Ben van Beurden, Shell’s chief executive, says the company is expecting to cut 6,500 jobs.

The job losses will be evenly shared between those leaving Shell because their business divisions have been sold or spun off, contract employees whose projects have ended or been axed, and Shell workers who have been retrenched.

The announcement came as Mr van Beurden reported Shell’s second-quarter financial results, which suffered an expected sharp fall in earnings.

Refining and marketing profits more than doubled, but were insufficient to offset a 78 per cent plunge in the larger exploration and development segment. That resulted in overall profit (after adjusting for inventory prices and one-off items) falling to US$3.8 billion this year from $6.1bn in the same period last year.

Shell shares rose about 5 per cent to £18.63, buoyed by the cost-cutting measures and because the earnings decline was not as bad as analysts had expected.

The job cuts will have a relatively small impact on Middle East operations, according to Shell’s Dubi-based spokesman for the region.

“Most of the cuts are not here but in the North Sea and North America,” he said.

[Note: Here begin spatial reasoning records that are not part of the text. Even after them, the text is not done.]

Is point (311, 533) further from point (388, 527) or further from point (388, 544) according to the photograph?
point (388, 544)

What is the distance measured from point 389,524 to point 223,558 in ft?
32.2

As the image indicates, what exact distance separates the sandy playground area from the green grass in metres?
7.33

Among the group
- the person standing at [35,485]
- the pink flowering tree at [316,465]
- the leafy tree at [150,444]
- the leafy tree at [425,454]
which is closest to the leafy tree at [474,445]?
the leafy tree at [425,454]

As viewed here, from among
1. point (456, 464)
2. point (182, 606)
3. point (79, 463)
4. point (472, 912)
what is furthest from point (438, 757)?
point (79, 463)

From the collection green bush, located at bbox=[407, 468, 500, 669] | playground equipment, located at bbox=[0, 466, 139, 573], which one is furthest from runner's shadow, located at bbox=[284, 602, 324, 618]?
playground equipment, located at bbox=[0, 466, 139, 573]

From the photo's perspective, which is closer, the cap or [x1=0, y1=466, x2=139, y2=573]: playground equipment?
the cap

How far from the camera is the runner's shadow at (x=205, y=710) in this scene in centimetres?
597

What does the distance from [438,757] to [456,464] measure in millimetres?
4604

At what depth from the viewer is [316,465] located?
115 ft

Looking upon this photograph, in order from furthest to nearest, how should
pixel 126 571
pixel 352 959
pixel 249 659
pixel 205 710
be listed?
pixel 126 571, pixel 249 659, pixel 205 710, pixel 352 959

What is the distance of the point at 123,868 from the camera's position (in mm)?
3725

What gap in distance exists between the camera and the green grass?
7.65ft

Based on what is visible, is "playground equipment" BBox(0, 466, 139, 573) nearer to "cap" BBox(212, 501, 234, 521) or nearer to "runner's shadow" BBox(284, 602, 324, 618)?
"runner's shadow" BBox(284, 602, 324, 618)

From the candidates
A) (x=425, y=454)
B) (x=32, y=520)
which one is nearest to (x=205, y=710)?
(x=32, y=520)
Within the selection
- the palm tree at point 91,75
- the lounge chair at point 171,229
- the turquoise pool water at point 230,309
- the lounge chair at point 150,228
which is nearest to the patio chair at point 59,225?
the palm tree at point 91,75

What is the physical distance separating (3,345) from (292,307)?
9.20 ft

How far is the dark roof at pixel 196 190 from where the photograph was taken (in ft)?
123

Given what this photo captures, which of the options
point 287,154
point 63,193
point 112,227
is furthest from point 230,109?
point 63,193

Direct job losses at Shell Middle East would be “in the tens rather than hundreds”, and there would not be any discernible impact in the UAE, he said.

The main regional decline in headcount would come from divestments in North Africa, where Shell is seeking to exit some projects in Egypt and Algeria.

In April, when Shell announced its proposed $70bn takeover of BG Group, the oil major said it would be consolidating its global operations, targeting asset sales of about $30bn between next year and 2018.

Mr van Beurden said he was planning to cut capital expenditure this year to $30bn, a $7bn cut that is $3bn more than what Shell forecast earlier this year.

Shell’s moves have been in keeping with those of the other oil majors, most of which reported financial results this week.

In all, about $200bn of energy projects have been eliminated or delayed since the collapse of oil prices last year. Estimates of global oil-and-gas job cuts range between 70,000 and 100,000.

But Middle East governments – particularly the UAE’s – have kept project spending high despite the oil price slump.

A report this week by Procorre, a UK-based employment consultant, estimated that half of the more than 2,000 oil-and-gas jobs on offer in the Middle East are based in the UAE, even though the country accounts for just 9 per cent of regional oil and gas output.

“Consistent investment by Emiratis means that the demand for skilled oil and gas professionals remains strong,” said James Alexander, a project team director at Procorre.

The UAE is forging ahead with projects to develop its major onshore and offshore oilfields, aiming to boost oil output from 3 million barrels a day to 3.5 million bpd by 2017.

“Certain parts of the market are getting squeezed, such as exploration,” said Gary Ward, an operations director at Hays Oil & Gas in the UAE.

“Rig count is down in the Middle East, although not as much as the US. But investment is still going into development of existing projects and greater refining capacity.”

The UAE last week announced it would cut subsidies for domestic fuel consumption, a move other countries are expected to emulate to cut government spending at a time of lower oil prices.

That will likely spur more investment in domestic oil refining and storage infrastructure as countries reduce their reliance on oil and gas imports.

“Everyone in the Middle East, almost everyone, is spending money on infrastructure so they can rely less on others for refined products and spend less on subsidising,” said Mr Ward, noting recent news that Kuwait would develop a $11.5bn refining complex.